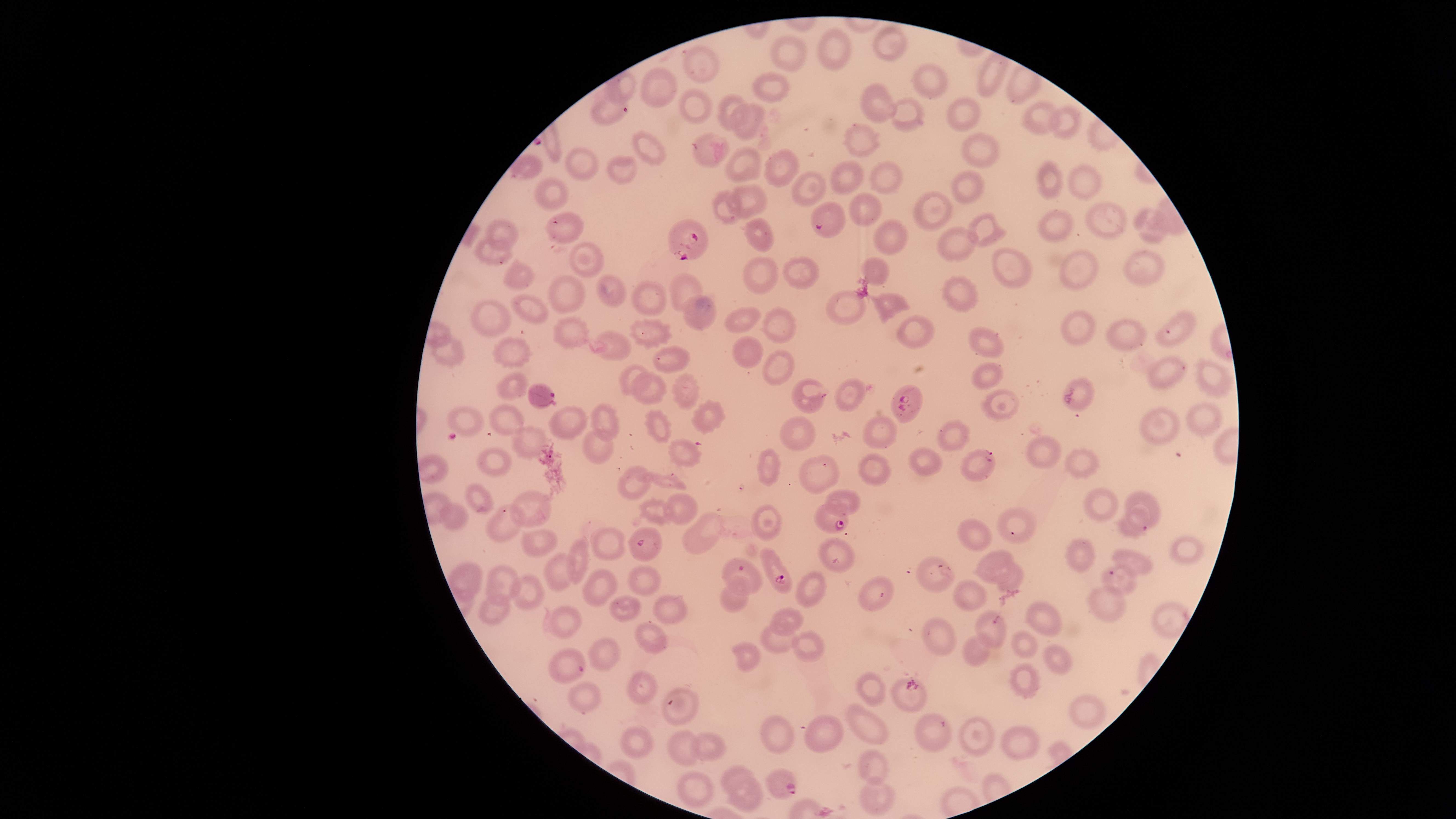

Approximate marker points as (x, y) in pixels.
Summary:
  - Parasitized red blood cells: (826, 220), (685, 242), (542, 394), (905, 406), (832, 519), (775, 569)
  - Uninfected red blood cells: (888, 46), (830, 48), (794, 59), (700, 63), (989, 80), (931, 82), (652, 83), (779, 85), (687, 101), (728, 103), (880, 104), (962, 107), (606, 108), (909, 114), (1060, 115), (1041, 118), (751, 122), (652, 144), (864, 146), (979, 146), (712, 147), (745, 163), (781, 163), (588, 164), (526, 166), (619, 168), (849, 176), (885, 178), (1038, 181), (1087, 181), (805, 187), (966, 187), (553, 195), (745, 198), (859, 205), (933, 207), (727, 209), (1105, 217), (558, 224), (506, 226), (1150, 226), (1049, 227), (983, 230), (765, 232), (894, 240), (956, 243), (493, 251), (593, 259), (1003, 262), (1082, 269), (1145, 269), (518, 271), (874, 272), (759, 275), (800, 275), (683, 282), (613, 290), (567, 291), (964, 291), (649, 294), (885, 304), (848, 305), (524, 307), (697, 309), (488, 314), (748, 319), (1184, 325), (649, 326), (776, 327), (1075, 330), (908, 331), (570, 332), (1130, 336), (978, 340), (615, 345), (509, 353), (449, 354), (743, 354), (671, 362), (783, 368), (633, 370), (1213, 376), (987, 377), (1173, 378), (509, 385), (686, 387), (645, 390), (851, 393), (814, 395), (1083, 397), (996, 402), (705, 413), (1196, 417), (466, 419), (1156, 419), (601, 420), (565, 422), (505, 423), (660, 423), (883, 429), (951, 432), (801, 433), (533, 440), (598, 443), (685, 452), (1045, 452), (1082, 460), (494, 462), (928, 465), (766, 466), (875, 469), (814, 470), (635, 482), (480, 495), (844, 498), (1144, 500), (528, 503), (1102, 503), (683, 505), (650, 510), (453, 515), (766, 518), (1132, 524), (501, 525), (1016, 526), (703, 530), (980, 535), (607, 541), (537, 543), (1183, 546), (583, 549), (650, 551), (1079, 553), (837, 555), (991, 555), (1129, 560), (556, 568), (935, 568), (747, 571), (1012, 577), (499, 578), (464, 579), (1120, 580), (642, 582), (807, 589), (733, 590), (602, 591), (875, 591), (971, 591), (526, 594), (1113, 599), (674, 610), (622, 613), (1042, 613), (497, 616), (790, 616), (1164, 619), (568, 622), (995, 622), (939, 634), (647, 635), (779, 641), (1024, 644), (974, 650), (810, 652), (1053, 654), (745, 655), (607, 656), (568, 668), (1026, 678), (637, 684), (872, 691), (905, 697), (586, 700), (677, 708), (1086, 708), (864, 727), (936, 734), (823, 736), (781, 738), (976, 740), (1023, 742), (640, 743), (710, 743), (679, 748), (872, 764), (736, 771), (779, 781), (692, 790), (879, 794), (751, 799)
  - Visible region: circular
  - Field of view: single
  - Preparation: thin blood smear
  - Species: Plasmodium falciparum
  - Capture: smartphone photograph through the microscope eyepiece
  - Stain: Giemsa
  - Presence: malaria parasites seen
  - Image size: 1456×819 pixels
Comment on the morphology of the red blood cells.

* * *

## TASK OBJECTIVE
Only the lines from the one with "- Capture: smartphone" through the end of the data should be printed, each exactly as it appears.

## SOLUTION BELOW
  - Capture: smartphone photograph through the microscope eyepiece
  - Stain: Giemsa
  - Presence: malaria parasites seen
  - Image size: 1456×819 pixels
Comment on the morphology of the red blood cells.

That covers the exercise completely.